Task prompt
Which lines in the entries below contain the string "bbox"? Pick out and copy each such line, treating case as significant.

Working data
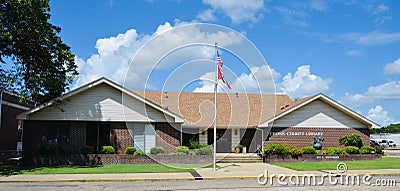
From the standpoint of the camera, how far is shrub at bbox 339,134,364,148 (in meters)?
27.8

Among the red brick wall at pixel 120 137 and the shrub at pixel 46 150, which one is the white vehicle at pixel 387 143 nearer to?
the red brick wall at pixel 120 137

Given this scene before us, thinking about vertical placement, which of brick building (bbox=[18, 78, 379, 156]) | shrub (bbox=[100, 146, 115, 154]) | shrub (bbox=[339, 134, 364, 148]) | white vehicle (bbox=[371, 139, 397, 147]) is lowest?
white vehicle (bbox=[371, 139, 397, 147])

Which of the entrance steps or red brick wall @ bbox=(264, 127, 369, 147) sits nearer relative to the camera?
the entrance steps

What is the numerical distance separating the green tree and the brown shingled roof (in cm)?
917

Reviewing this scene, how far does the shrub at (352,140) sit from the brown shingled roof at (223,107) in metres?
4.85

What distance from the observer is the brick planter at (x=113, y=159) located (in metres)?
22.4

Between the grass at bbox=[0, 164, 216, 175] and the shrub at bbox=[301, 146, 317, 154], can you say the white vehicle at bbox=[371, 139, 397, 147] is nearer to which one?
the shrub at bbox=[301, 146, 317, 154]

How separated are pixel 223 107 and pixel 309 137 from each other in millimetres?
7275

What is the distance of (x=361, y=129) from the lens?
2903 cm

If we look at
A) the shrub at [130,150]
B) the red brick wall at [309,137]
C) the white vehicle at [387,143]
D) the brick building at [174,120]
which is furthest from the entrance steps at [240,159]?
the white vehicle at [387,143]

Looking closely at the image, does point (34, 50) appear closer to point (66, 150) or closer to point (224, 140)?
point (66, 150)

---

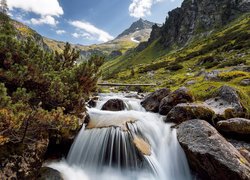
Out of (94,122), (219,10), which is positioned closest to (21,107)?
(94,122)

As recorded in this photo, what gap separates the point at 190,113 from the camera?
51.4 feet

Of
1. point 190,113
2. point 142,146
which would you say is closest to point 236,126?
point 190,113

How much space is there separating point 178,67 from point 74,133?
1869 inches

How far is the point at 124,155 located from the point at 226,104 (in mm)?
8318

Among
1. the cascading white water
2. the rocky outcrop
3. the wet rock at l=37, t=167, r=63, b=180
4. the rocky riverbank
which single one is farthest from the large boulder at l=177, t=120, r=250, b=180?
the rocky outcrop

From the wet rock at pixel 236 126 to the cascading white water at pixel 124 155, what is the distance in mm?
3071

Worked answer
From the standpoint of the camera, how far is shrub at bbox 339,134,364,148 (in meters)?
Given this scene before us, thinking about vertical placement, which of brick building (bbox=[18, 78, 379, 156]) | shrub (bbox=[100, 146, 115, 154]) | shrub (bbox=[339, 134, 364, 148]) | white vehicle (bbox=[371, 139, 397, 147]) is lowest?
white vehicle (bbox=[371, 139, 397, 147])
Which of the entrance steps or red brick wall @ bbox=(264, 127, 369, 147) sits nearer relative to the camera?
Between the grass at bbox=[0, 164, 216, 175] and the shrub at bbox=[301, 146, 317, 154], can you say the white vehicle at bbox=[371, 139, 397, 147] is nearer to which one?
the shrub at bbox=[301, 146, 317, 154]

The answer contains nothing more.